True story: She can’t get a promotion.  Not even a bigger title.  The “Good Old Boys” all admit she is doing a great job.  She saves the company literally 5 to 50 times her salary every year.  She will never be promoted.  It is because she is a woman.  I know her.  I know her company.  There is no way up.  Even shooting her boss will only get a different man promoted ahead of her.

She can make her own life a living hell by suing the company.  She will lose even if she wins.  They would figure out a reason to fire her in a few years and then she would have a hard time finding a job.

There are two ways to deal with a glass ceiling.

  1. Go around it.
  2. Get a new job.

1. Go around it

To go around the glass ceiling you need a mentor.  It is doubtful that your own boss will really help since he isn’t helping you now.  Invite someone 2 or 3 levels above you to lunch.  At lunch, don’t condemn your boss. Ask for help to grow.  Write down the advice you get.  Set up an appointment to have lunch again in 3 to 6 months.  Go over your progress with the person.  Report on how you have improved.

Scared?  Do you have to go to the owner, CEO or chairman of the board?  Do it anyway.  What have you got to lose?  You may be surprised that the person that far above you really wants to help winners like you succeed.  And if they refuse to help, try method 2.

2. Get a new job

Keep your old job as you search for a new one.  Chronicle your accomplishments in a job journal.  Report to your boss every week on your progress at work even if he doesn’t want to see it.  Take the reports and put your greatest accomplishments in your resume.

Network, contact recruiters, apply to good jobs at good companies.  Set criteria for moving and when you find the job, move.

Something To Do Today

Seriously ask yourself, “Why haven’t I been promoted this week?  Why haven’t I gotten a raise or a bonus this week?”

Now write down in your job journal what you can do to get a promotion, raise or bonus as quickly as possible.

Will that make you happy?  Is that what you really want?  If yes, go do it.  If no, better figure out what you really should be doing.  There is no time like the present to change your life.  You get to be happier longer if you change today.

inferiority vs superiority

No one can make you feel inferior without your consent. (E. Roosevelt)

Kids always made fun of the way I dressed.  I had two shirts and two pairs of jeans for the whole school year.  That’s all.  I had cheap shoes.  For dinner our family had beans every night, literally.  We drank powdered milk.  I brought peanut butter sandwiches to school every day with homemade quince jam.

I was different.

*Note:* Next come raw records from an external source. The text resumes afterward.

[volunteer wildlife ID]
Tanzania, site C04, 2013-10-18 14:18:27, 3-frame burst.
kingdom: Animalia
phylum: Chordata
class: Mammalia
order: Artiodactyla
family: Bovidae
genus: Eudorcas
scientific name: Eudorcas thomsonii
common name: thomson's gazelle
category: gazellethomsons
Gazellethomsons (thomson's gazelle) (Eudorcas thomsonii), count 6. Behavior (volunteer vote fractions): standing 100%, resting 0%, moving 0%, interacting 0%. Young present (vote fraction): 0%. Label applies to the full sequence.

We were paying a price.  It was worth it.  My friends had nice stuff while we saved and scrimped for every penny.  We did something they never did.  Each summer we went traveling in our VW Camper Bus.  We visited most of the USA, Canada, Mexico, Alaska, Hawaii, Europe and Africa.  Most summers we left school two weeks early and got back into school two weeks late.

Being different is not being inferior.  It can be a distinct advantage.  Be different in a way that can make you superior. How can you be different?  What can you do to dramatically improve over the long run?

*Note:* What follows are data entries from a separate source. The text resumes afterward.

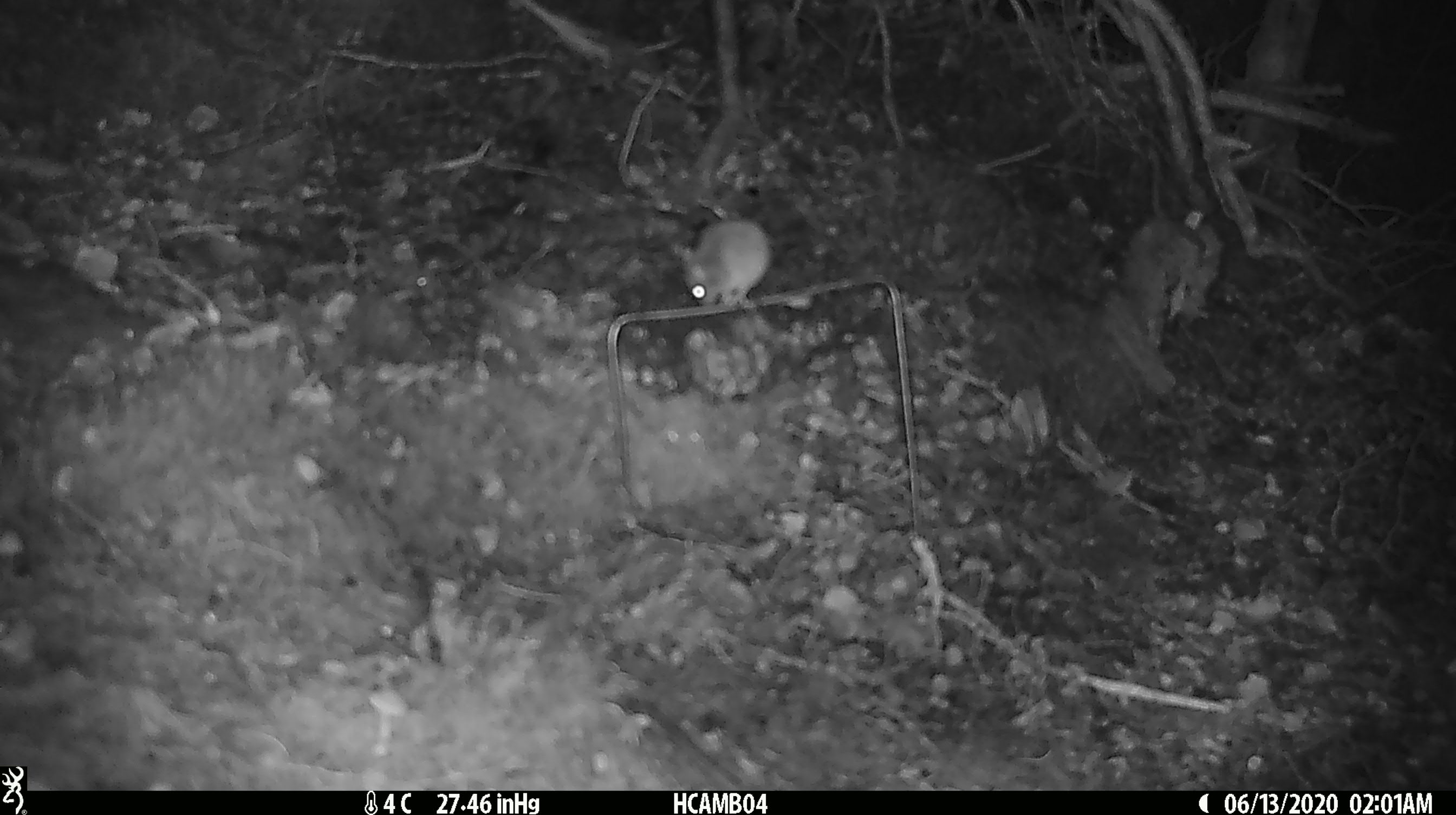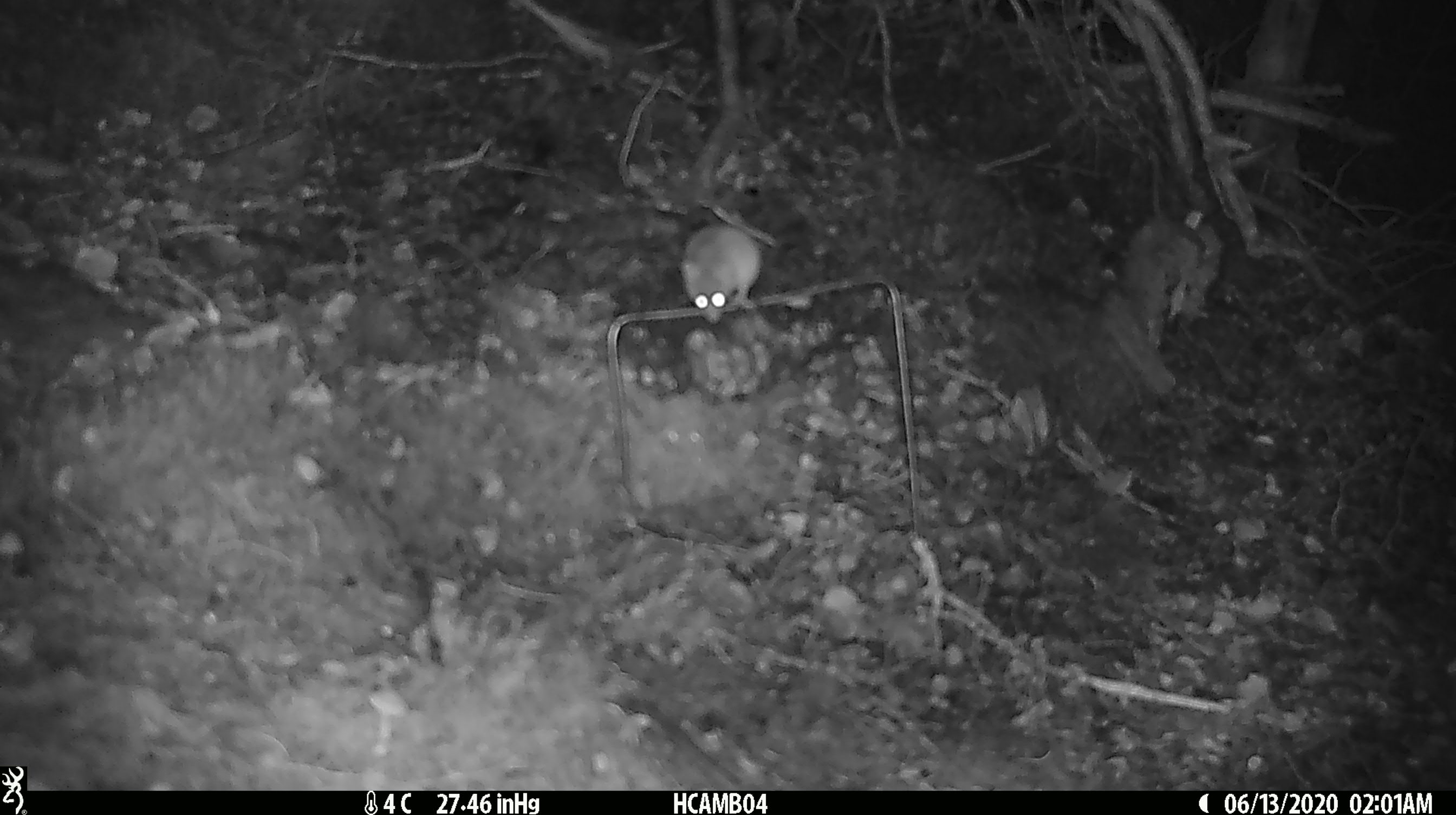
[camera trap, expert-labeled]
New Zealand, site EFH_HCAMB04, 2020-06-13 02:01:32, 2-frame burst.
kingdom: Animalia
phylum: Chordata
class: Mammalia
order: Rodentia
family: Muridae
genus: Mus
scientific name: Mus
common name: mouse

I know two guys who never walk anywhere in the office without having a manual in their hands to read as they walk.  They are both considered a little odd, but they are both the undisputed technical experts in their field.  They are paid well for it.

Your goal should be to out-prepare and out-perform everyone else in critical areas. Critical areas are the most visible areas that:  1. Earn money; 2. Save money, or 3. Improve customer service.

Here’s how you find the critical areas for your next promotion, raise, or job:

Ask.

Your boss wants you to be more valuable, he’ll help you.  The people you look up to at work will want to help.  Go ask them what you should excel at.

Then do it.  Do it in your own way. Eccentric flair or plodding dullness does not matter.  Just excel IN A WAY THAT MATTERS.  It will change your life, not just your pay and job title.

—— Something To Do Today ——

Now ask 3 people you really respect, “What can I do for the company to make more money, save money or improve customer service?”